• [DIRECTIONS] Count the lines in the items below that contain the string "appears", treating uppercase and lowercase as different, and give only the number.

[Spatial question records]

※

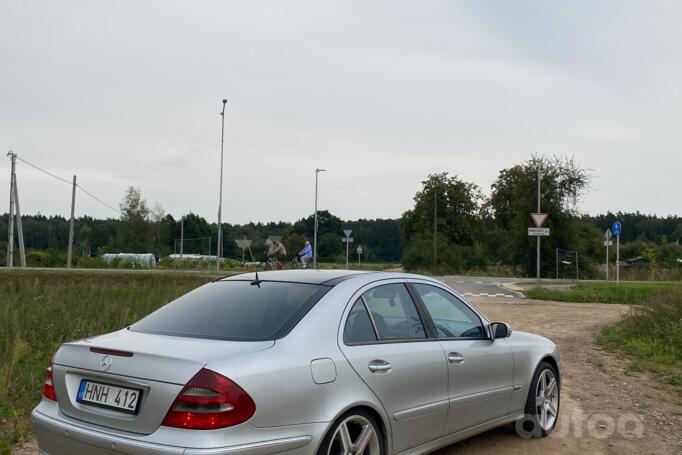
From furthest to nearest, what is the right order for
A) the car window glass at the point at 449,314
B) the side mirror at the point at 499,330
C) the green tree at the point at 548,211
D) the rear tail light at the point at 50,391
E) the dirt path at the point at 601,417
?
the green tree at the point at 548,211, the dirt path at the point at 601,417, the side mirror at the point at 499,330, the car window glass at the point at 449,314, the rear tail light at the point at 50,391

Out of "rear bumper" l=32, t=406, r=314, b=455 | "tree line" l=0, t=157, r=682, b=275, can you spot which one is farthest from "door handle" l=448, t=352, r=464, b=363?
"tree line" l=0, t=157, r=682, b=275

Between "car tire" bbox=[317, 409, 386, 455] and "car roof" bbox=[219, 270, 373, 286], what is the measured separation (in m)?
0.88

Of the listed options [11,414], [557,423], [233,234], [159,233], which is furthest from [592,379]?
[233,234]

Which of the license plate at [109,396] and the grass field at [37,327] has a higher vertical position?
the license plate at [109,396]

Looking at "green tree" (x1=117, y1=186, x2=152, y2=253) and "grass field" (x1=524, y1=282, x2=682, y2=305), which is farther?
"green tree" (x1=117, y1=186, x2=152, y2=253)

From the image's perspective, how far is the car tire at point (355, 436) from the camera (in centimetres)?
372

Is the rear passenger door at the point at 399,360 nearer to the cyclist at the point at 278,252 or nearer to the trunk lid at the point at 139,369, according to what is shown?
the trunk lid at the point at 139,369

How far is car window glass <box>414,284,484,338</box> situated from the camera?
4.98 meters

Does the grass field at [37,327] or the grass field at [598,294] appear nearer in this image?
the grass field at [37,327]

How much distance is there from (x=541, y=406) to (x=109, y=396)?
381cm

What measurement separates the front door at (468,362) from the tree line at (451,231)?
33562 millimetres

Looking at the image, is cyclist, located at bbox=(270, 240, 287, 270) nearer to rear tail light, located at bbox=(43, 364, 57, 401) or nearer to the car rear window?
the car rear window

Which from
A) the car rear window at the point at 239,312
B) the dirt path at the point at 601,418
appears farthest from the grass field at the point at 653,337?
the car rear window at the point at 239,312

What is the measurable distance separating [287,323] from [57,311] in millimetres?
6435
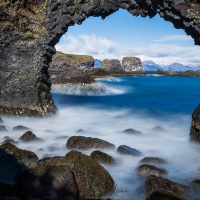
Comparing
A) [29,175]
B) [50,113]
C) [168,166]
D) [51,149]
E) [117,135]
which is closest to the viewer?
[29,175]

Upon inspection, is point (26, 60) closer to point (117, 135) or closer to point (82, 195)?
point (117, 135)

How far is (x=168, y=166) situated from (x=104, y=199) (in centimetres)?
408

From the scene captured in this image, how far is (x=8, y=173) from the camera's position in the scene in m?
8.29

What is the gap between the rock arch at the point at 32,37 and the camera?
62.9ft

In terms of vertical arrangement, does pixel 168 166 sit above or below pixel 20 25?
below

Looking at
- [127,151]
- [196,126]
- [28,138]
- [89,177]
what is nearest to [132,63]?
[196,126]

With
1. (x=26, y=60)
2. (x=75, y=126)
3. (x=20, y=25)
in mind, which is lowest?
(x=75, y=126)

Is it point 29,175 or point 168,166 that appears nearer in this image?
point 29,175

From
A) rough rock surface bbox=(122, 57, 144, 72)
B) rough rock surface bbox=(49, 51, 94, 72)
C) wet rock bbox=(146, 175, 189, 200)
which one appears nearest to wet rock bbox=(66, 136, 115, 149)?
wet rock bbox=(146, 175, 189, 200)

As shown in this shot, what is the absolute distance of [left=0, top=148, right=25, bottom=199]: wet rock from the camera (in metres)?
7.90

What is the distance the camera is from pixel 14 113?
19.9 metres

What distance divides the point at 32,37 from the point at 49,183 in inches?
546

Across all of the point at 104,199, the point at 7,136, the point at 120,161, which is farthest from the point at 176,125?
the point at 104,199

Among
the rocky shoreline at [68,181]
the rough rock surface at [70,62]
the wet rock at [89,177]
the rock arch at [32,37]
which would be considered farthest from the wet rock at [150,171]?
the rough rock surface at [70,62]
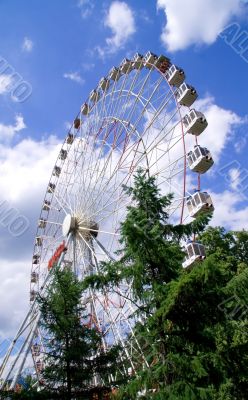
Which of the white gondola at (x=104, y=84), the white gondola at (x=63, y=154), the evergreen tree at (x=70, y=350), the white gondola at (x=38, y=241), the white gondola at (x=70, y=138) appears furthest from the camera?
the white gondola at (x=38, y=241)

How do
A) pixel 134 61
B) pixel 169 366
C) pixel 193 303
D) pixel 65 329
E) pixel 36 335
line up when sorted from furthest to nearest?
1. pixel 134 61
2. pixel 36 335
3. pixel 65 329
4. pixel 193 303
5. pixel 169 366

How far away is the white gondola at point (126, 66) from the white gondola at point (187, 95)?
18.0 feet

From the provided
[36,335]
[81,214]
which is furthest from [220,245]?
[36,335]

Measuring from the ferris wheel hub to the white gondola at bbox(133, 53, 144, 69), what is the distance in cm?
844

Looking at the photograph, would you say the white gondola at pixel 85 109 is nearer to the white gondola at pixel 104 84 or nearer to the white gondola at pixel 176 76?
the white gondola at pixel 104 84

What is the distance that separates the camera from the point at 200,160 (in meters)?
16.1

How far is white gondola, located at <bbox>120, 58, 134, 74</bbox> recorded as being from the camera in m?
22.9

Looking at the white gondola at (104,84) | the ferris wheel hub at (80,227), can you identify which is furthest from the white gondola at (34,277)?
the white gondola at (104,84)

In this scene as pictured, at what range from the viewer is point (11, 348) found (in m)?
19.5

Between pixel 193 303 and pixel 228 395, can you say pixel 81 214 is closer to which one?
pixel 228 395

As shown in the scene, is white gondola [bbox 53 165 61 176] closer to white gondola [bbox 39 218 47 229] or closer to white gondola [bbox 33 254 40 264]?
white gondola [bbox 39 218 47 229]

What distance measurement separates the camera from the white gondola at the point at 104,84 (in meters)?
25.1

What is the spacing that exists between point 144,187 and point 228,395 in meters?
9.69

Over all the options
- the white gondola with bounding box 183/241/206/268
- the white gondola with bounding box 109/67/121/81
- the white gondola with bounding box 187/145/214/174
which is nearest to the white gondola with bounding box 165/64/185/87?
the white gondola with bounding box 187/145/214/174
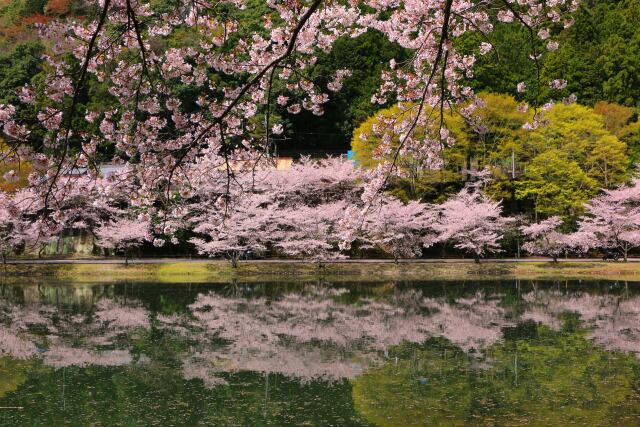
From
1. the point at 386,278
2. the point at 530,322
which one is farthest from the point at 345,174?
the point at 530,322

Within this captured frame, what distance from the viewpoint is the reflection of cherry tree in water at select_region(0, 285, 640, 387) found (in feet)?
51.7

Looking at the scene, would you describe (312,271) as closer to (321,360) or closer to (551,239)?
(551,239)

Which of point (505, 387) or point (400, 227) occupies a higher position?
point (400, 227)

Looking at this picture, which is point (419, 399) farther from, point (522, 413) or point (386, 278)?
point (386, 278)

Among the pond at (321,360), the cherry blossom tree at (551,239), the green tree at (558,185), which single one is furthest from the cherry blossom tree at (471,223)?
the pond at (321,360)

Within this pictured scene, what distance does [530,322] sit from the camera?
2081cm

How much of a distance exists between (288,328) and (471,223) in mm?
19825

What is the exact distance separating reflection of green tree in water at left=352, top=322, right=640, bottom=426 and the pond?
38 mm

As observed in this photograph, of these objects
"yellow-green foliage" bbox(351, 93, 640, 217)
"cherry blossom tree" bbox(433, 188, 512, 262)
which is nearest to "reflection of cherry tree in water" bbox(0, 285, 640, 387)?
"cherry blossom tree" bbox(433, 188, 512, 262)

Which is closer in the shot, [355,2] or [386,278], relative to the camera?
[355,2]

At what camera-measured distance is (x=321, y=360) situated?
15.8 m

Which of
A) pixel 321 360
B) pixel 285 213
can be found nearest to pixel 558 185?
pixel 285 213

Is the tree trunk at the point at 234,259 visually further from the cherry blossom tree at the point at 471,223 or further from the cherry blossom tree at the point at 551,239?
the cherry blossom tree at the point at 551,239

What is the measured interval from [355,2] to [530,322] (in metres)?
14.0
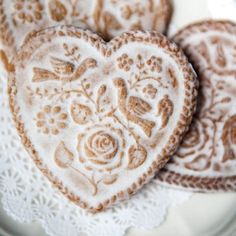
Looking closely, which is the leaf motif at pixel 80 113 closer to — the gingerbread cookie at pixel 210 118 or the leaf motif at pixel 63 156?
the leaf motif at pixel 63 156

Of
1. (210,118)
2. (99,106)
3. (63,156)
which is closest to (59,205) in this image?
(63,156)

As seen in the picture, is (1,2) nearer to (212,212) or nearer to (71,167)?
(71,167)

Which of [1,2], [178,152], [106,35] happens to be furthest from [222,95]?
[1,2]

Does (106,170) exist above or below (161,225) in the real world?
above

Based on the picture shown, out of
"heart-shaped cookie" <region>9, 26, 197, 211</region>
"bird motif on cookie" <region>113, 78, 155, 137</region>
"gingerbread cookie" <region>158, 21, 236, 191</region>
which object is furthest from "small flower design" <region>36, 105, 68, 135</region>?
"gingerbread cookie" <region>158, 21, 236, 191</region>

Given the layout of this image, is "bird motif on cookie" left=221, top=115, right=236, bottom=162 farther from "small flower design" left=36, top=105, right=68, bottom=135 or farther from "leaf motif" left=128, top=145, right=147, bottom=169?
"small flower design" left=36, top=105, right=68, bottom=135

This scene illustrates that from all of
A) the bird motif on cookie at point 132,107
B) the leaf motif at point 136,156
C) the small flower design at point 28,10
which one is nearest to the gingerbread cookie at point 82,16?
the small flower design at point 28,10
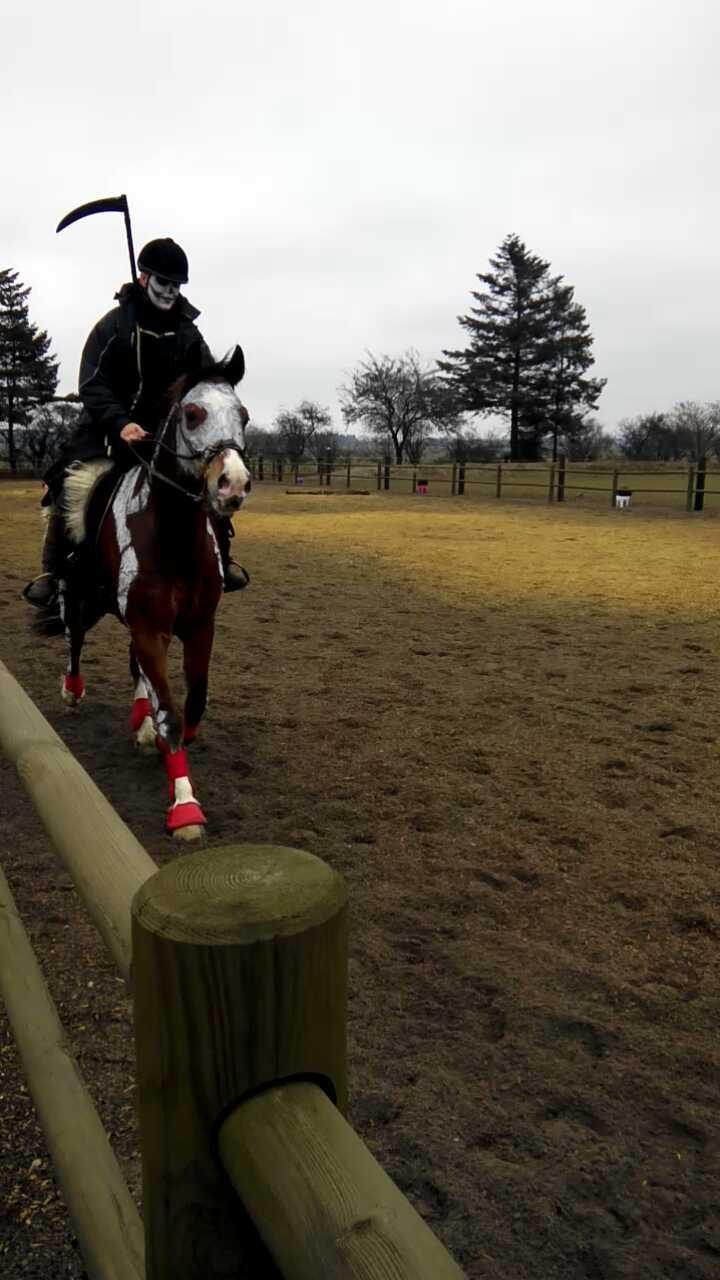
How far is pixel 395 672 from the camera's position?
5.83 m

※

• [RESULT OF THIS TASK] 4